I will be following this very closely.

Mitochondrial Dysfunction And Oxidative Stress In Epilepsy (pp. 105-137)
Authors: Cock, Hannah R. (St Georges Hospital Medical School, London, UK)
Abstract:
Mitochondria, in addition to a primary role in energy production, are of increasingly recognized importance in intracellular calcium homeostasis, signalling and ROS (reactive oxygen species or free radicals) production. The role of mitochondria in excitotoxic cell death in many disease states has been extensively studied, and in recent years this has extended to studies of mitochondrial function in seizure related cell death. The process of mitochondrial permeability transition, releasing chemicals into the cytoplasm that initiate cell death pathways, is central in this context. Numerous triggers to permeability transition have now been identified. Many, if not all may act specifically through effects on the redox state of the cell and oxidative stress. There is accumulating evidence that seizures disrupt normal redox homeostasis in the cell. This may be important for seizure related cell death, and have significant functional consequences in surviving neurons. However, which of these changes are compensatory following seizures, and which might be involved both in epileptogenesis and/or neurological damage as a result of seizures requires further study. In addition, many factors including genetic background, seizure type and duration may influence to what extent the biochemical consequences of seizures are detrimental. Reliable markers of pathological, as opposed to physiological, changes are required, which then need to be validated in a clinical setting. This is particularly so given the emerging evidence supporting a role for Reactive oxygen species (ROS or free radicals) in physiological intracellular signalling. At present a range of antioxidant and other neuroprotective strategies appear promising in principle, but detailed studies across a range of in vivo seizure models, in clinically relevant paradigms, are needed before human trials should be considered.
https://www.novapublishers.com/catalog/product_info.php?products_id=1426

Mitochondrial dysfunction and oxidative stress: cause and consequence of epileptic seizures.
Patel M.

Department of Pharmaceutical Sciences, University of Colorado Health Sciences Center, 4200 East Ninth Avenue, Denver, CO 80262, USA. manisha.patel@uchsc.edu

Mitochondrial dysfunction has been implicated as a contributing factor in diverse acute and chronic neurological disorders. However, its role in the epilepsies has only recently emerged. Animal studies show that epileptic seizures result in free radical production and oxidative damage to cellular proteins, lipids, and DNA. Mitochondria contribute to the majority of seizure-induced free radical production. Seizure-induced mitochondrial superoxide production, consequent inactivation of susceptible iron-sulfur enzymes, e.g., aconitase, and resultant iron-mediated toxicity may mediate seizure-induced neuronal death. Epileptic seizures are a common feature of mitochondrial dysfunction associated with mitochondrial encephalopathies. Recent work suggests that chronic mitochondrial oxidative stress and resultant dysfunction can render the brain more susceptible to epileptic seizures. This review focuses on the emerging role of oxidative stress and mitochondrial dysfunction both as a consequence and as a cause of epileptic seizures.

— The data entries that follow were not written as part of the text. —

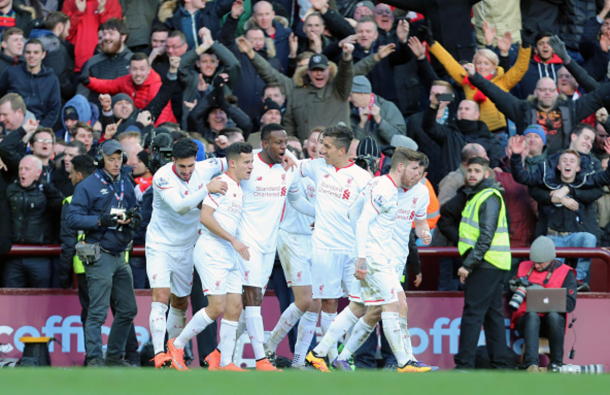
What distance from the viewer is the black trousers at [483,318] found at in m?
10.7

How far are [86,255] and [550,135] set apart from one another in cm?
645

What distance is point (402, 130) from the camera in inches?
532

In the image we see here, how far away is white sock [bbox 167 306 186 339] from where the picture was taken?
1019 centimetres

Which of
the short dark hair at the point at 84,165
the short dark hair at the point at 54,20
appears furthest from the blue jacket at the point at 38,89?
the short dark hair at the point at 84,165

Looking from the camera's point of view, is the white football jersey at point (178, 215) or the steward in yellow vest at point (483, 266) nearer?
the white football jersey at point (178, 215)

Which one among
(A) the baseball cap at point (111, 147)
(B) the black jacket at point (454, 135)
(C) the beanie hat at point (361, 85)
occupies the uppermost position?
(C) the beanie hat at point (361, 85)

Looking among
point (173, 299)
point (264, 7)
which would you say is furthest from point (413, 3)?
point (173, 299)

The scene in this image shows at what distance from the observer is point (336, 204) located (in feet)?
33.3

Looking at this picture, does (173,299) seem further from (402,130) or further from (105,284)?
(402,130)

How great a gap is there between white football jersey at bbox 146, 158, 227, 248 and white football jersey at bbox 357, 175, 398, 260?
1541 mm

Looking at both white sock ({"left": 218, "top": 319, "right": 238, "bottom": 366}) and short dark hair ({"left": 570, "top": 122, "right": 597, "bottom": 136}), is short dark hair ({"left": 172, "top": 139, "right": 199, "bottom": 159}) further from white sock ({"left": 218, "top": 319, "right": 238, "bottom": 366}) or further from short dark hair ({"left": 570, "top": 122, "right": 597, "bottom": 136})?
short dark hair ({"left": 570, "top": 122, "right": 597, "bottom": 136})

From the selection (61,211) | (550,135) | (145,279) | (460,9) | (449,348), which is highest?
(460,9)

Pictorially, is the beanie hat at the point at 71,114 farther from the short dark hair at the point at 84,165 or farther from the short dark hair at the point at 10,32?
the short dark hair at the point at 84,165

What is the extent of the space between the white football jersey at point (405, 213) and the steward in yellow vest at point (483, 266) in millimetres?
1007
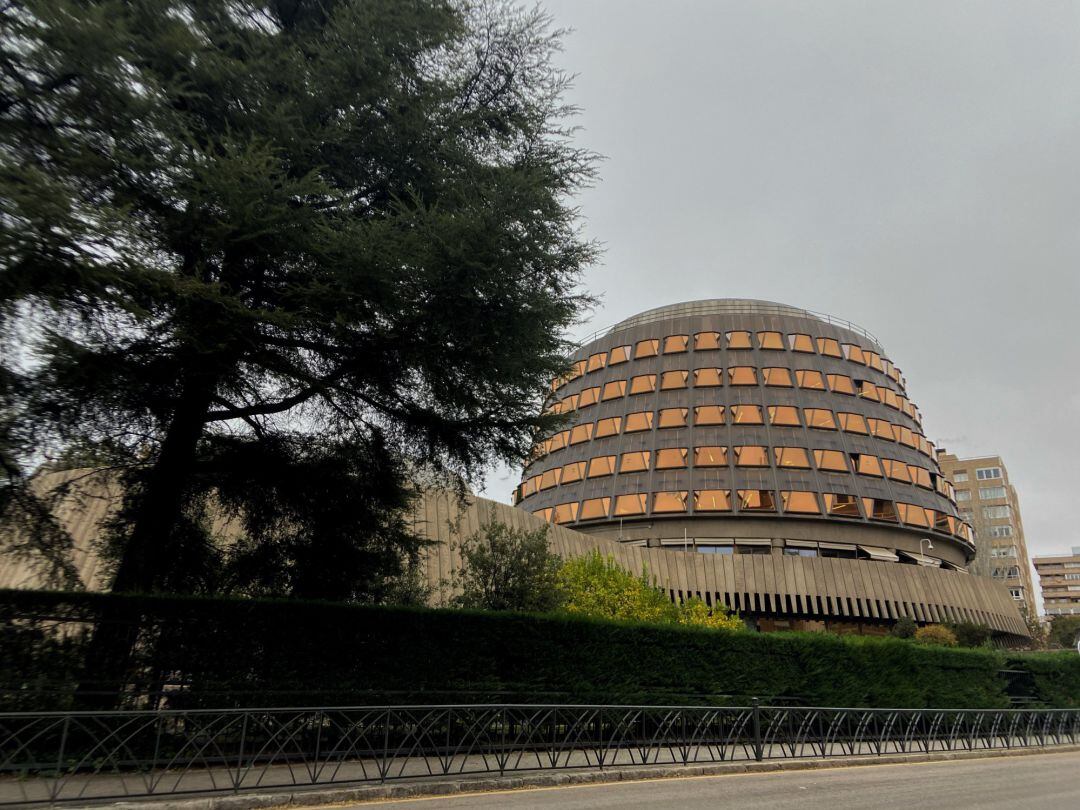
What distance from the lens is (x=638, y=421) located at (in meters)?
61.5

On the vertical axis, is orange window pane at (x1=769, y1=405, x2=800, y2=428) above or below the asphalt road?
above

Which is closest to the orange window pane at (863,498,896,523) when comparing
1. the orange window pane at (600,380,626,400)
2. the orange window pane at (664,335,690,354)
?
the orange window pane at (664,335,690,354)

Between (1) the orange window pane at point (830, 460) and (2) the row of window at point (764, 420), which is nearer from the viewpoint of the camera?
(1) the orange window pane at point (830, 460)

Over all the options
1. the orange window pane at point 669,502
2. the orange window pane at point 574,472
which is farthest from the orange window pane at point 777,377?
the orange window pane at point 574,472

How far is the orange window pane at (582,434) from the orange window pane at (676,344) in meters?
11.0

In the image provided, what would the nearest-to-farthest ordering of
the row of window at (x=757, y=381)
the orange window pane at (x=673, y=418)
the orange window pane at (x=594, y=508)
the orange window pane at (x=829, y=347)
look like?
1. the orange window pane at (x=594, y=508)
2. the orange window pane at (x=673, y=418)
3. the row of window at (x=757, y=381)
4. the orange window pane at (x=829, y=347)

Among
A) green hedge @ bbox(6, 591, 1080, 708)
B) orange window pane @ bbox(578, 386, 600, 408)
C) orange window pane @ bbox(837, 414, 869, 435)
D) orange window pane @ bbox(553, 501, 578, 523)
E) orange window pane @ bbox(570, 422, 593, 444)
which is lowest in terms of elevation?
green hedge @ bbox(6, 591, 1080, 708)

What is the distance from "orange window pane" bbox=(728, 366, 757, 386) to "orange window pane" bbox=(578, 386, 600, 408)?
43.5 ft

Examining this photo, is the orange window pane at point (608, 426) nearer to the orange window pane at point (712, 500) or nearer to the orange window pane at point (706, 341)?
the orange window pane at point (706, 341)

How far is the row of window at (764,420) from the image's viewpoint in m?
58.3

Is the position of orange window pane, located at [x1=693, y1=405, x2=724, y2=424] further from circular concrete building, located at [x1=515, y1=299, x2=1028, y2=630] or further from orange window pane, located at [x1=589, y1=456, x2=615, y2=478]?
orange window pane, located at [x1=589, y1=456, x2=615, y2=478]

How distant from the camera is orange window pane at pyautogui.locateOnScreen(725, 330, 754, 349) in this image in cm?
6372

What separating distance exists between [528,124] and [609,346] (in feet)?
192

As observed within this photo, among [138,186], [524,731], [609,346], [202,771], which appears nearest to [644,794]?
[524,731]
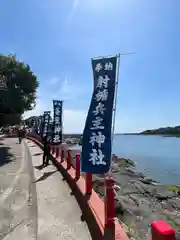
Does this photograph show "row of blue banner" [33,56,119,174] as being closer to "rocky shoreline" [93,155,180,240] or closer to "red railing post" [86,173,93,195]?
"red railing post" [86,173,93,195]

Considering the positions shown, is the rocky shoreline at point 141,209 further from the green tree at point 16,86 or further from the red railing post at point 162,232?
the green tree at point 16,86

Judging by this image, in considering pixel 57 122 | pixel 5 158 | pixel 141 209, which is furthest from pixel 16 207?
pixel 5 158

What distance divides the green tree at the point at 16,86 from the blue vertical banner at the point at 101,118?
22.2m

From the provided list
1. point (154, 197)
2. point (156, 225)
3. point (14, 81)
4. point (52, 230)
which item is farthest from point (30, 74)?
point (156, 225)

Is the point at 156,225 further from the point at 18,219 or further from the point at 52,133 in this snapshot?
the point at 52,133

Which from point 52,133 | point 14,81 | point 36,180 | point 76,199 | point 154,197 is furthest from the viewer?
point 14,81

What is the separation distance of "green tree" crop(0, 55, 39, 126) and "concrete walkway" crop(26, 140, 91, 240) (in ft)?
61.2

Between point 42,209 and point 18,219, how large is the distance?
2.69 ft

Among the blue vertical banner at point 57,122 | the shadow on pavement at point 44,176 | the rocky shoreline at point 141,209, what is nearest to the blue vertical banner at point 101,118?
the rocky shoreline at point 141,209

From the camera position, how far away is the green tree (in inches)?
1068

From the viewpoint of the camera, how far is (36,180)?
10.4 meters

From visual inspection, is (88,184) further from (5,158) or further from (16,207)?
(5,158)

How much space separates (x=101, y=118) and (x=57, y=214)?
2.77 m

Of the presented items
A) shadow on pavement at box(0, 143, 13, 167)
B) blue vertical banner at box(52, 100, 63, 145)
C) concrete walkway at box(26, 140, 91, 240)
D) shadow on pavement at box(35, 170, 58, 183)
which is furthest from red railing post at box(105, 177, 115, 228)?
blue vertical banner at box(52, 100, 63, 145)
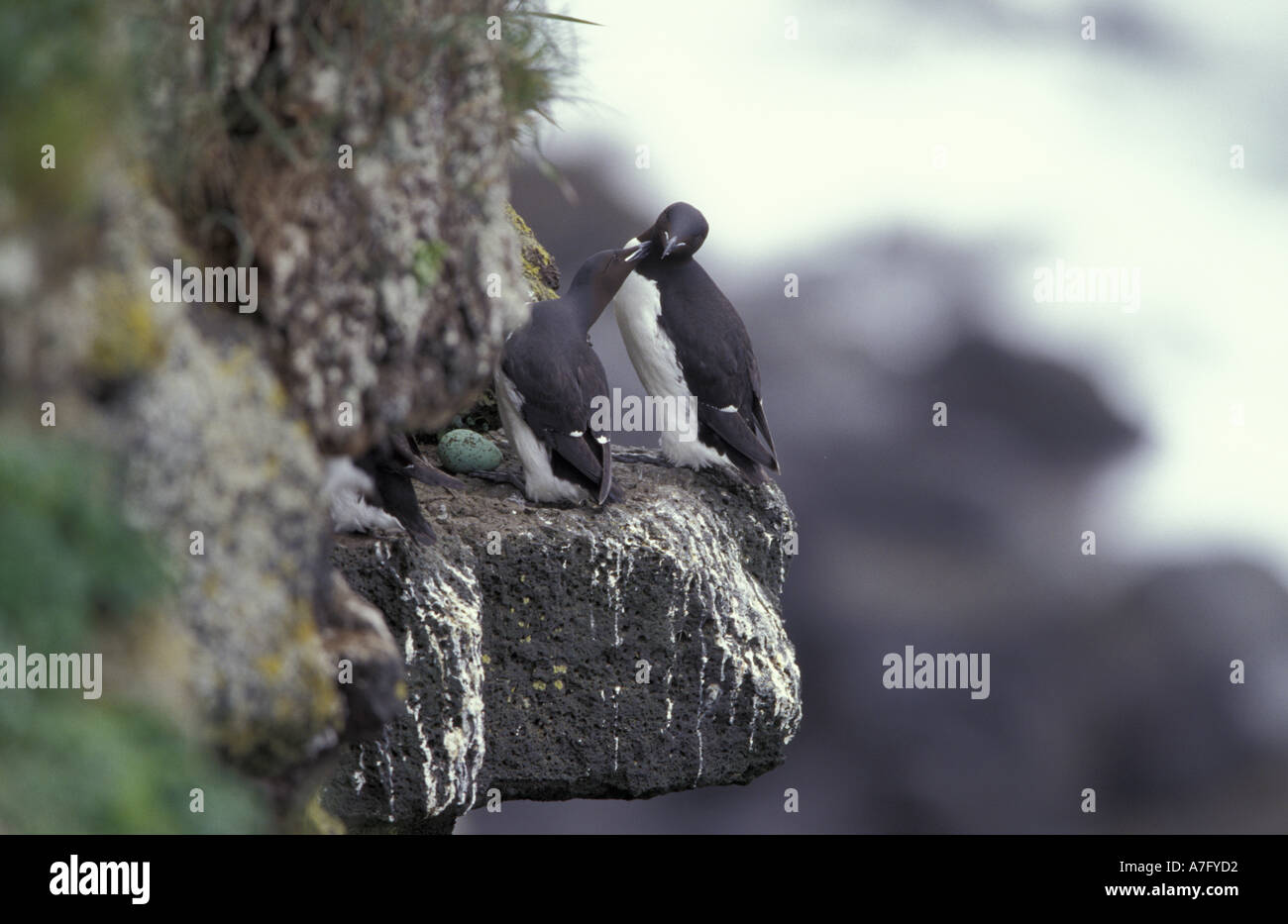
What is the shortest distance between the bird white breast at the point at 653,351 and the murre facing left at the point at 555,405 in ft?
1.42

PMID: 15544915 [PubMed - indexed for MEDLINE]
http://www.ncbi.nlm.nih.gov/pubmed/15544915

On Tuesday, March 11, a conference call was held between vaccine safety officials at the US Centers for Disease Control and Prevention, several leading experts in vaccine safety research, and executives from America's Health Insurance Plans, (the HMO trade association) to discuss childhood mitochondrial dysfunction and its potential link to autism and vaccines.
http://www.huffingtonpost.com/david-kirby/the-next-big-autism-bomb_b_93627.html
 
That's interesting you posted that. I have been researching like crazy trying to find a link between fibromyalgia and seizures. I have read that there is some mitochondrial dysfunction in the cells of fibro patients, so what you posted makes sense.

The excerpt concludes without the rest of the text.